Task details
Reproduce every one of the following records word for word, line by line.

Provided records

(begin)

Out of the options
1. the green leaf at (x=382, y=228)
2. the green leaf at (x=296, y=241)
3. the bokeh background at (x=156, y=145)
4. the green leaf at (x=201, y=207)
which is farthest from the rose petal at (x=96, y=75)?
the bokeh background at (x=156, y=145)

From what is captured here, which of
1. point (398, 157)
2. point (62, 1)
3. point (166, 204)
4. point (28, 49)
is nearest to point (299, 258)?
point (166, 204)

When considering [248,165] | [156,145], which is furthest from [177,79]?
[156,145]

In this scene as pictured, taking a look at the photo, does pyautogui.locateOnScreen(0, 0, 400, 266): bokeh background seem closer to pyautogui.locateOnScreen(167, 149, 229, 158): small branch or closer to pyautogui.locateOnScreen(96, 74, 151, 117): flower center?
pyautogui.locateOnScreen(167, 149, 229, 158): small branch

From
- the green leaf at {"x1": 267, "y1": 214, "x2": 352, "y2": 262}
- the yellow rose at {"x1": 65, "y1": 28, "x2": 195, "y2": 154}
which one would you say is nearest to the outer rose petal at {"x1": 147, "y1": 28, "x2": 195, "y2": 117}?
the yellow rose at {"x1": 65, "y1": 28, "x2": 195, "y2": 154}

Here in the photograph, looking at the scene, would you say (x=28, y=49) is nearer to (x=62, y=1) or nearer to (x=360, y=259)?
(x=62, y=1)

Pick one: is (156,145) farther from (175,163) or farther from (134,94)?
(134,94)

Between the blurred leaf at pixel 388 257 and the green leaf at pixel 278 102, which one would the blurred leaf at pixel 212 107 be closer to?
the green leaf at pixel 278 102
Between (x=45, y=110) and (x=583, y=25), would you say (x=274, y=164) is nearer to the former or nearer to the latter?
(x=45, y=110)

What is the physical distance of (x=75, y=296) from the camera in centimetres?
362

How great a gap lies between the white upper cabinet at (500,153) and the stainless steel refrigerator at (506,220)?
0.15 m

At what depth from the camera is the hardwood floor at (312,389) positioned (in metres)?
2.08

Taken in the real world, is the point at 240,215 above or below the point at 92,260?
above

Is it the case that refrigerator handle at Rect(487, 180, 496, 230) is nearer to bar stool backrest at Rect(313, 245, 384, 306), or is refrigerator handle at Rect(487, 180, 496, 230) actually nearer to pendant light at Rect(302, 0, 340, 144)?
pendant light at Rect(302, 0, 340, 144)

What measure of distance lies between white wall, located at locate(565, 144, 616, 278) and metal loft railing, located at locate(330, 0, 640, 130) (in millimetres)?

(end)

Response to this exercise
Out of the options
1. the green leaf at (x=382, y=228)
2. the green leaf at (x=296, y=241)
3. the bokeh background at (x=156, y=145)
4. the green leaf at (x=201, y=207)
which is farthest from the rose petal at (x=96, y=75)?
the bokeh background at (x=156, y=145)

From what is captured here, which of
1. point (398, 157)
2. point (62, 1)
3. point (166, 204)
4. point (28, 49)
is nearest to point (299, 258)?
point (166, 204)

When considering [248,165] | [156,145], which is furthest from [177,79]?
[156,145]

In this scene as pictured, taking a look at the photo, does pyautogui.locateOnScreen(0, 0, 400, 266): bokeh background seem closer to pyautogui.locateOnScreen(167, 149, 229, 158): small branch or closer to pyautogui.locateOnScreen(96, 74, 151, 117): flower center?
pyautogui.locateOnScreen(167, 149, 229, 158): small branch

From
- the green leaf at {"x1": 267, "y1": 214, "x2": 352, "y2": 262}
- the yellow rose at {"x1": 65, "y1": 28, "x2": 195, "y2": 154}
which one would you say is nearest to the outer rose petal at {"x1": 147, "y1": 28, "x2": 195, "y2": 117}?
the yellow rose at {"x1": 65, "y1": 28, "x2": 195, "y2": 154}

Here in the photograph, looking at the scene, would you say (x=28, y=49) is nearer to (x=62, y=1) or nearer to (x=360, y=259)?
(x=62, y=1)

Pick one: is (156,145) farther from (175,163) or farther from (134,94)?
(134,94)

Between the blurred leaf at pixel 388 257 and the green leaf at pixel 278 102, which one would the blurred leaf at pixel 212 107 be closer to?
the green leaf at pixel 278 102
Between (x=45, y=110) and (x=583, y=25), would you say (x=274, y=164) is nearer to the former or nearer to the latter?
(x=45, y=110)

What is the physical distance of (x=75, y=296) from the camera in centimetres?
362

How great a gap lies between the white upper cabinet at (500,153) and the stainless steel refrigerator at (506,220)?
0.15 m

At what depth from the camera is the hardwood floor at (312,389) positioned (in metres)?
2.08

Taken in the real world, is the point at 240,215 above or below the point at 92,260?
above

Is it the case that refrigerator handle at Rect(487, 180, 496, 230) is nearer to bar stool backrest at Rect(313, 245, 384, 306), or is refrigerator handle at Rect(487, 180, 496, 230) actually nearer to pendant light at Rect(302, 0, 340, 144)?
pendant light at Rect(302, 0, 340, 144)

What measure of distance lies between white wall, located at locate(565, 144, 616, 278) and metal loft railing, located at locate(330, 0, 640, 130) (in millimetres)?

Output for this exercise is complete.